### Provided text:
I really just wanted to drop everything and move out immediately, but common sense and a well paid job stopped me doing anything too quickly. A plan was hatched to ask my employer for a career break, Doug considered and agreed to taking me on as a guide for the following season. Job done? That was just the start of a long and painful process…
Get 6 months unpaid leave
This was by far the hardest step. On the face of it, this should have been a simple step. My employer has a ‘process’ for applying for a career break. So I duly filled in the form and submitted it in October 2011. I asked for 5 months off – May to September. I expected a reply within a few weeks… How wrong I was.
I won’t bore you with the details, but I had to wait 7 months for a decision. This was an emotional roller coaster as I made more and more preparations and commitments to the trip, always knowing that it could be canned at any moment at the whim of one of my managers. I sent several pleading, grovelling emails, and finally my request was passed to the CEO of the organisation for a final decision. I sweated for several days before I finally got a decision in May of this year. The trip was postponed until July 1st, returning to work on the 3rd December.

### Extracted data:
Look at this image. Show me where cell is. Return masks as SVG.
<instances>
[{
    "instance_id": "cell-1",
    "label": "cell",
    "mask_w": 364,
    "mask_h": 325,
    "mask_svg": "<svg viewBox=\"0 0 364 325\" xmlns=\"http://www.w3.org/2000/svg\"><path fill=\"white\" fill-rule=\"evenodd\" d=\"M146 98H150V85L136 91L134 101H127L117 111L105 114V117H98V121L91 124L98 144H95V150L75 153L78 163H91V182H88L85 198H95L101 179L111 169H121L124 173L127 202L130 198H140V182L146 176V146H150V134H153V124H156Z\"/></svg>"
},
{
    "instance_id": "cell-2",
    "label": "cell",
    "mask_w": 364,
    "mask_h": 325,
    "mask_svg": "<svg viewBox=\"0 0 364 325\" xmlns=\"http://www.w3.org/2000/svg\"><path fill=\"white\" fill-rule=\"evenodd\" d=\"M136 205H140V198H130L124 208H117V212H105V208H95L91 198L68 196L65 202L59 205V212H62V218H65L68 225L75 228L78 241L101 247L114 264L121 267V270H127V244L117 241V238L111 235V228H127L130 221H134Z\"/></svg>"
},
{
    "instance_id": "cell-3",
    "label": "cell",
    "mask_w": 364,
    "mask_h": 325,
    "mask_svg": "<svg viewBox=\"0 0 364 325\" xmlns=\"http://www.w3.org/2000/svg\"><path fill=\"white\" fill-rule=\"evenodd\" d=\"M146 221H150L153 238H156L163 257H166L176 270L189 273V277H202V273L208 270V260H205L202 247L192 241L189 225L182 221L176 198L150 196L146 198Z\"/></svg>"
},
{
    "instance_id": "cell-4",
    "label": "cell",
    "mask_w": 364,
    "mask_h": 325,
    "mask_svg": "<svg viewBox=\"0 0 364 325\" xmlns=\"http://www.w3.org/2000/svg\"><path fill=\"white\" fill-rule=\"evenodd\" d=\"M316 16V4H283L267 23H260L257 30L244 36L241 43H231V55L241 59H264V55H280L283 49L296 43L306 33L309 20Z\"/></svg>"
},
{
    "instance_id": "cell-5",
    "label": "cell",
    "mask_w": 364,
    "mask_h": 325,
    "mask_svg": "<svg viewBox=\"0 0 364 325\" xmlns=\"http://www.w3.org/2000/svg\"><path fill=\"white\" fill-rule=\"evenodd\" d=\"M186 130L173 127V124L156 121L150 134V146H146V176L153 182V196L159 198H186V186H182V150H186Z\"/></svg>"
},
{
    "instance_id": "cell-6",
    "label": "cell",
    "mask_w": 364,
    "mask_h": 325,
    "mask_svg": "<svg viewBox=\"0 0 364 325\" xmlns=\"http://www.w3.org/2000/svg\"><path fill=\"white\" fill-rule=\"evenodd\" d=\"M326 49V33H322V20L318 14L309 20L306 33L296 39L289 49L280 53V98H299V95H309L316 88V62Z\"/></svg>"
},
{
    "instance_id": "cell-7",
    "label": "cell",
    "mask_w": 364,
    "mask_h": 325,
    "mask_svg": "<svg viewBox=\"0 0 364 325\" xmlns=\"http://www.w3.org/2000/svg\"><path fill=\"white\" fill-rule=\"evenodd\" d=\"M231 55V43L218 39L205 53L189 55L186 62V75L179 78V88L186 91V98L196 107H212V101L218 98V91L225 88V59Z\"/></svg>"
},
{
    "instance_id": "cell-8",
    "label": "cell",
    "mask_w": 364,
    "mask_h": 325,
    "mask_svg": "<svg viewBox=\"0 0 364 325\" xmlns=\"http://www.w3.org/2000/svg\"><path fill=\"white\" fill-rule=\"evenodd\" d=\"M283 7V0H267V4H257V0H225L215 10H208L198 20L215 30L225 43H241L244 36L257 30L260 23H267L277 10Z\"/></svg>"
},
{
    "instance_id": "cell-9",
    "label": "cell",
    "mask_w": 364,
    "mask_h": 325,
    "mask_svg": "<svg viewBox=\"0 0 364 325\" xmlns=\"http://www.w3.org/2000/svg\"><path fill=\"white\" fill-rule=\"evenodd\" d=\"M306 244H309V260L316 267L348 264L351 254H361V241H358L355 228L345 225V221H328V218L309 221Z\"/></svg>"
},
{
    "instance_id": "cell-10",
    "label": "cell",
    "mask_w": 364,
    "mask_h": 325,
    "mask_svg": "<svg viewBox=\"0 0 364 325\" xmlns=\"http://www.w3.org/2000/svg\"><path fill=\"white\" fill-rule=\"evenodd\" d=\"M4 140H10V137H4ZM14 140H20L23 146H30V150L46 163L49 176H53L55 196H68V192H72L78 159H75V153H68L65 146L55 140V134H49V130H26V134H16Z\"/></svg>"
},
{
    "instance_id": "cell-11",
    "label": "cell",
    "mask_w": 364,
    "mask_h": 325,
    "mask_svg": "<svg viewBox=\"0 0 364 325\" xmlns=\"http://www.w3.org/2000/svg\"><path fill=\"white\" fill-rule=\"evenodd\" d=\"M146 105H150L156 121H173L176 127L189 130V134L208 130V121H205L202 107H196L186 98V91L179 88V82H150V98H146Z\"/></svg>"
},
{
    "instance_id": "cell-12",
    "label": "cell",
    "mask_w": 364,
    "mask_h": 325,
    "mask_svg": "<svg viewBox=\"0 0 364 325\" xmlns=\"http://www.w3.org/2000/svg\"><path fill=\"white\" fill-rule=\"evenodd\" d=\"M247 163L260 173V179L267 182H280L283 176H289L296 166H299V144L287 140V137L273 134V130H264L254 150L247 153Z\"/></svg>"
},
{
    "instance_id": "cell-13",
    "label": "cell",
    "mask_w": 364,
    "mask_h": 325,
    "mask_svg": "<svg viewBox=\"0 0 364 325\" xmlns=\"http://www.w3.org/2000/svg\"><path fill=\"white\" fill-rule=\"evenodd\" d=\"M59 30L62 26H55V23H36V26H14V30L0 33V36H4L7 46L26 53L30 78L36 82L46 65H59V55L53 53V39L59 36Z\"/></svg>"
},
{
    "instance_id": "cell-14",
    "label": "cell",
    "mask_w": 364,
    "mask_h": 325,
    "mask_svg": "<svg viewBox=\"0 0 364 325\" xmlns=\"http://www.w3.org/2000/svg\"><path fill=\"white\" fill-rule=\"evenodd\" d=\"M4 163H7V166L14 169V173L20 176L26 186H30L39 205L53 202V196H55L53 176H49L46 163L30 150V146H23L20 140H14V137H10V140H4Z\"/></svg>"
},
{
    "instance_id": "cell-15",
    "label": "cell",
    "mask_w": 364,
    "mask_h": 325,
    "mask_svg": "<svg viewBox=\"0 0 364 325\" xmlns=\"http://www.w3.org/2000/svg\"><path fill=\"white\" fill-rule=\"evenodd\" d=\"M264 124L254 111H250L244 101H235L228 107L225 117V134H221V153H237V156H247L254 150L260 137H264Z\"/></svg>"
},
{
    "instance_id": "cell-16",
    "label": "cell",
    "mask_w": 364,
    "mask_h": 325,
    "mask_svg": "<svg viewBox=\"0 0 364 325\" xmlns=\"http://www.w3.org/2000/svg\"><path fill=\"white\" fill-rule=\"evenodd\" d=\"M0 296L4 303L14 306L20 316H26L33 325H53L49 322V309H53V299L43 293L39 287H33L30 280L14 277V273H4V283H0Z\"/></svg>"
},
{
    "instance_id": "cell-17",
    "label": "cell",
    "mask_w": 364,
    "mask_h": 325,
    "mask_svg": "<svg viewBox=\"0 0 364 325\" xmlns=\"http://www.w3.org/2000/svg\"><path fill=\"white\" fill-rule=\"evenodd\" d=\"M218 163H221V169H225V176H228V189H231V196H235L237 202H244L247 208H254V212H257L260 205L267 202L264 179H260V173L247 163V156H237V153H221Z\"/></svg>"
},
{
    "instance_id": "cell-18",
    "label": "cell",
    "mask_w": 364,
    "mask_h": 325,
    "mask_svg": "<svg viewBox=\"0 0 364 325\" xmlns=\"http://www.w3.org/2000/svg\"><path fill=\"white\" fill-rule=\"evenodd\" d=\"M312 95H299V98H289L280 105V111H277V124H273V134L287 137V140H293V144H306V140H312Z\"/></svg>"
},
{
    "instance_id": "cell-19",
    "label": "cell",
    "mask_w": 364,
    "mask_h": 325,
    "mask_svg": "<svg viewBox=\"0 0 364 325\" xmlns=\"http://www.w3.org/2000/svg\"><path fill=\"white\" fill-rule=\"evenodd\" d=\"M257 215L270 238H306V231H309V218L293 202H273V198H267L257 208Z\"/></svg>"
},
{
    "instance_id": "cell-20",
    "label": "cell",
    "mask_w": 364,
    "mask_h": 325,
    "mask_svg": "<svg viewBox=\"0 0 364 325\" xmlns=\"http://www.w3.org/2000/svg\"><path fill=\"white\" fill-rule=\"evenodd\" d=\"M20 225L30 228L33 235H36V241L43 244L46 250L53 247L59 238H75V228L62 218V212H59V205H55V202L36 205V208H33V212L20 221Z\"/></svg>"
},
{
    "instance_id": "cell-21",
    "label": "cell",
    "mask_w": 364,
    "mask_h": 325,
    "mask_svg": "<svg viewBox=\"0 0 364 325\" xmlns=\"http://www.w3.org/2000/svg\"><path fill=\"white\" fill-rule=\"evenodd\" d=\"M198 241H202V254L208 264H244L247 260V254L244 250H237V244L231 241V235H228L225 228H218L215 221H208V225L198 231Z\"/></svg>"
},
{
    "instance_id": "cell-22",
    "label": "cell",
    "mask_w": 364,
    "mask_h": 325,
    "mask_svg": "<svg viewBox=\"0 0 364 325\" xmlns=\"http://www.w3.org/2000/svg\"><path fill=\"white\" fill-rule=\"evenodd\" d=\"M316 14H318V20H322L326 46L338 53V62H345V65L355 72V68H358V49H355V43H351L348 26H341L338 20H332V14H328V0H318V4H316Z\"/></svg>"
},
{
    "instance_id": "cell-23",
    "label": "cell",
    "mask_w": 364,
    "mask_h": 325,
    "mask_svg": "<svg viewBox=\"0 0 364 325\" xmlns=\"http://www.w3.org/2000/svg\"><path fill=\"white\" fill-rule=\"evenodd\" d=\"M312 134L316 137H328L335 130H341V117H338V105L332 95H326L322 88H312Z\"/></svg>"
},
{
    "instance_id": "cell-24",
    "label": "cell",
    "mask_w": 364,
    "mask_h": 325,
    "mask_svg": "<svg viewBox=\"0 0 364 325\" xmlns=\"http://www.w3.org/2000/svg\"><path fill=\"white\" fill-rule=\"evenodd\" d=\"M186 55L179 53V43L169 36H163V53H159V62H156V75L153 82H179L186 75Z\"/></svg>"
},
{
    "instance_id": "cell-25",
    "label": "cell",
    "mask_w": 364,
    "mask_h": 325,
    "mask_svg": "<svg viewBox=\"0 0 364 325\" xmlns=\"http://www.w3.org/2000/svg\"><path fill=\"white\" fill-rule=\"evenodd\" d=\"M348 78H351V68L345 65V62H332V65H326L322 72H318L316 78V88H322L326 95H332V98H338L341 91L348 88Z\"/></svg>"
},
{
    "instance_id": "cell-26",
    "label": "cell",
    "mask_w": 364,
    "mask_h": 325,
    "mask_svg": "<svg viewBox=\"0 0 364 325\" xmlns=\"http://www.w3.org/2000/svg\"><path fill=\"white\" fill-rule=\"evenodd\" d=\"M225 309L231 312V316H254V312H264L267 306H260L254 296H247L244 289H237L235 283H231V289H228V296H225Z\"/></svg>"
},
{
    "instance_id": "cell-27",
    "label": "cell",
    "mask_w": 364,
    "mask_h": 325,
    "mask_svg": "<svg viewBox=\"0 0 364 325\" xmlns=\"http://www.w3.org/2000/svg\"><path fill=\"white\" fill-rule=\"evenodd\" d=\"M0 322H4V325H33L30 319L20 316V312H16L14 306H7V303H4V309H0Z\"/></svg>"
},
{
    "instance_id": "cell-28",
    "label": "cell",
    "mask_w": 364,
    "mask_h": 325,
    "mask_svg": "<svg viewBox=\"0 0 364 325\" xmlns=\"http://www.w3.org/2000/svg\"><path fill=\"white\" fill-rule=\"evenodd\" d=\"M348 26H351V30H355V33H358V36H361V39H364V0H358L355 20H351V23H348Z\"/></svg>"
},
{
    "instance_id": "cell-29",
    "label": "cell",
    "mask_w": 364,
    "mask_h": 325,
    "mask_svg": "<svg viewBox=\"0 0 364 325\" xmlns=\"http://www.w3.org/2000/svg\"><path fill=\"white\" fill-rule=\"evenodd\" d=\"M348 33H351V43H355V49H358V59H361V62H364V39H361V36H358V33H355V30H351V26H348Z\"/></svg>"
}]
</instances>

### Your tasks:
• a. Echo the listing word for word, from its first line up to and including the line that contains "98H150V85L136 91L134 101H127L117".
• b. Pick up the account of the career break request after its last sentence and keep writing.
The account of the career break and the listing come from unrelated sources.

### Answers for the exercise:
• a.
Look at this image. Show me where cell is. Return masks as SVG.
<instances>
[{
    "instance_id": "cell-1",
    "label": "cell",
    "mask_w": 364,
    "mask_h": 325,
    "mask_svg": "<svg viewBox=\"0 0 364 325\" xmlns=\"http://www.w3.org/2000/svg\"><path fill=\"white\" fill-rule=\"evenodd\" d=\"M146 98H150V85L136 91L134 101H127L117 111L105 114V117H98V121L91 124L98 144H95V150L75 153L78 163H91V182H88L85 198H95L101 179L111 169H121L124 173L127 202L130 198H140V182L146 176V146H150V134H153V124H156Z\"/></svg>"

• b.
There were several considerations to take into account, pensions, share-schemes, lost salary, career progression etc. but it was still a no-brainer for me. They are under no obligation to give me my job back at the end of the break, but as they have to make me redundant if not, I’m quite cool with that.
Get a guiding qualification
One of the easier steps this one. There are several guiding qualifications/courses available in the UK – SMBLA, CTC amongst others. They generally award the qualifications in stages, in terms of the altitude you are allowed to guide at, and you have to start with the basic course and then progress. If you have mountain-walking/leader qualifications, you can progress to the higher qualifications more quickly.
I chose the MIAS course as my local council runs the courses very close to where I live in Hampshire. I booked a course for January and kept my fingers crossed that the weather would be reasonable. It’s the only course I’ve done, so can’t really comment on how it compares, but it certainly gives you the basics
The course was held over 2 days. Day 1 was held at Queen Elizabeth Country Park. There was half a day in the classroom spent learning about rights of way, legal aspects, bike checking, insurance etc. The afternoon was spent on the trails with a demo guided ride with the instructor leading and talking us through the basics of guiding and group management.
Day 2 was kicked off at a grid reference in rural Hampshire and consisted of a day’s riding with each of the students taking turns in guiding the group, with feedback and instruction from our instructor. We closed with a session on emergency response and bike repair.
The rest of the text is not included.